--- Direction ---
Can you copy the listing word for word, starting with the line that contains "What is the measured" and continuing through the end of the listing? Leave the pictures out.

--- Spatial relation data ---
========================================================================
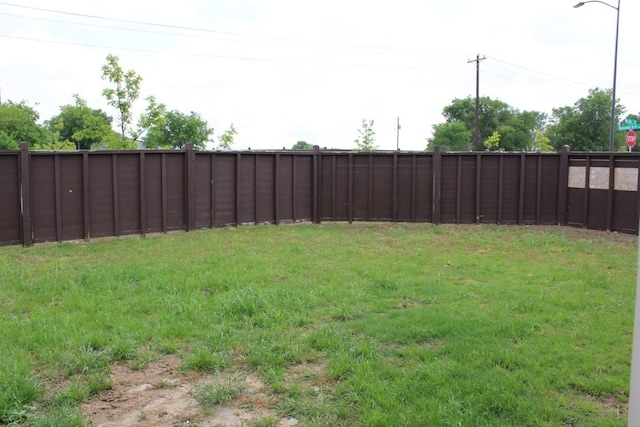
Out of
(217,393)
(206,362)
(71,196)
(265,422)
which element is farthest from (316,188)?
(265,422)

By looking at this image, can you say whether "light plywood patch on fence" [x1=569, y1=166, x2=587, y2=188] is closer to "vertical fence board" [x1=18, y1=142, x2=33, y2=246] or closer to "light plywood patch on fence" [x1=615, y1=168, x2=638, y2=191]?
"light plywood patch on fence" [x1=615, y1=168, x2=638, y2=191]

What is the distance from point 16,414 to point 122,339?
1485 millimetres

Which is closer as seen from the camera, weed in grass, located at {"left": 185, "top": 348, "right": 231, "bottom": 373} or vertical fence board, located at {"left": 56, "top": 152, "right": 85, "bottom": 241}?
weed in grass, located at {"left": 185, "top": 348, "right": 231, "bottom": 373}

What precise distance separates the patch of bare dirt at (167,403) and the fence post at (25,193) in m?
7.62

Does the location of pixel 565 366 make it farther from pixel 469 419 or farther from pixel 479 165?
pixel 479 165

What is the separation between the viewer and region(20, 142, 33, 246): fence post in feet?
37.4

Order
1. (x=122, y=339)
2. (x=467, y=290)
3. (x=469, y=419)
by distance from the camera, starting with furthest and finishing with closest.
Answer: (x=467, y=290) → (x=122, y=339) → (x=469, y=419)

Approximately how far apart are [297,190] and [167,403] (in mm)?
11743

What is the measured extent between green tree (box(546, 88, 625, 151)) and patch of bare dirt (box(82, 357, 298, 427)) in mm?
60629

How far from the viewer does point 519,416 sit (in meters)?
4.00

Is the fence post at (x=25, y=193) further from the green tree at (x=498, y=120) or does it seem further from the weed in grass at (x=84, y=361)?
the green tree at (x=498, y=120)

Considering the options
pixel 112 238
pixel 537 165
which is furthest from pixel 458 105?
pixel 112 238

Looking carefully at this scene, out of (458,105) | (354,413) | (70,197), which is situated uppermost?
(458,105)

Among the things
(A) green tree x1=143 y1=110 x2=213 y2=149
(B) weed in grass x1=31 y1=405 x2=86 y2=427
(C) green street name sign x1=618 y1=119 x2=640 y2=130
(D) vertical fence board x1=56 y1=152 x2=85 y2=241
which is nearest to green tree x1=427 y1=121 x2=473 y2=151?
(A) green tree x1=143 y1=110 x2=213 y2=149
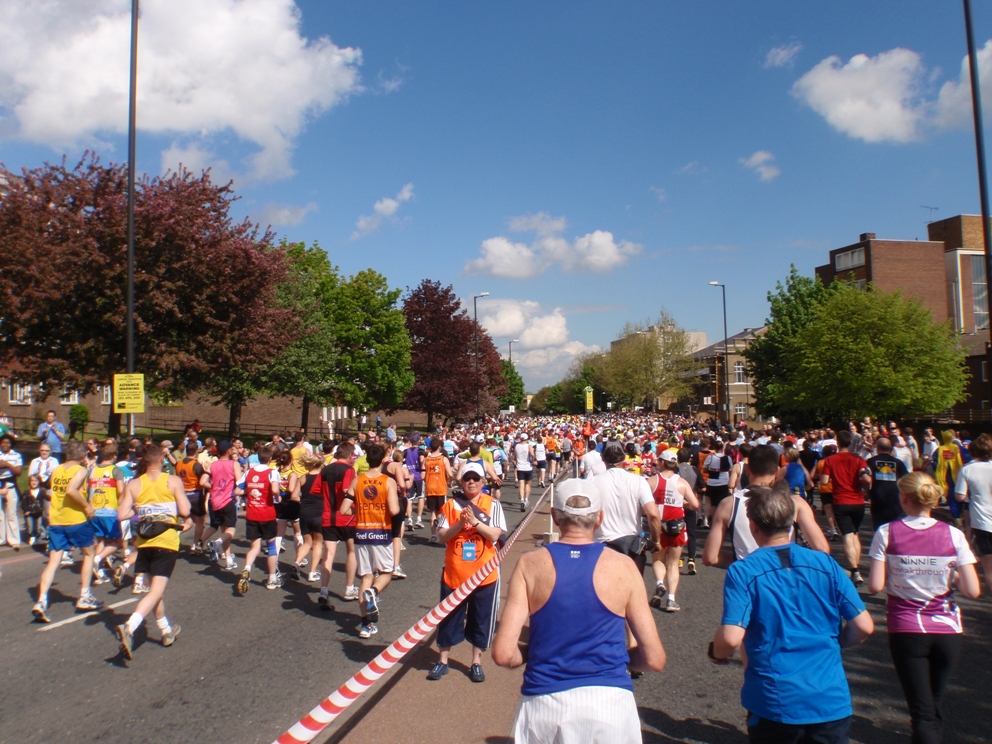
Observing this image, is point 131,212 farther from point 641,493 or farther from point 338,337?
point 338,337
========================================================================
--- The reply ---
What is the measured extent between green tree (box(546, 88, 625, 151)) and patch of bare dirt (box(82, 357, 298, 427)) in mm?
60629

How far from the viewer does point 519,416 sit (in meters)?
4.00

Is the fence post at (x=25, y=193) further from the green tree at (x=498, y=120) or does it seem further from the weed in grass at (x=84, y=361)?
the green tree at (x=498, y=120)

Considering the options
pixel 112 238
pixel 537 165
which is furthest from pixel 458 105?
pixel 112 238

Looking carefully at this scene, out of (458,105) | (354,413) | (70,197), which is situated uppermost?
(458,105)

Among the things
(A) green tree x1=143 y1=110 x2=213 y2=149
(B) weed in grass x1=31 y1=405 x2=86 y2=427
(C) green street name sign x1=618 y1=119 x2=640 y2=130
(D) vertical fence board x1=56 y1=152 x2=85 y2=241
which is nearest to green tree x1=427 y1=121 x2=473 y2=151?
(A) green tree x1=143 y1=110 x2=213 y2=149
Observing this image, is point 131,212 farther from point 641,493 or farther from point 338,337?
point 338,337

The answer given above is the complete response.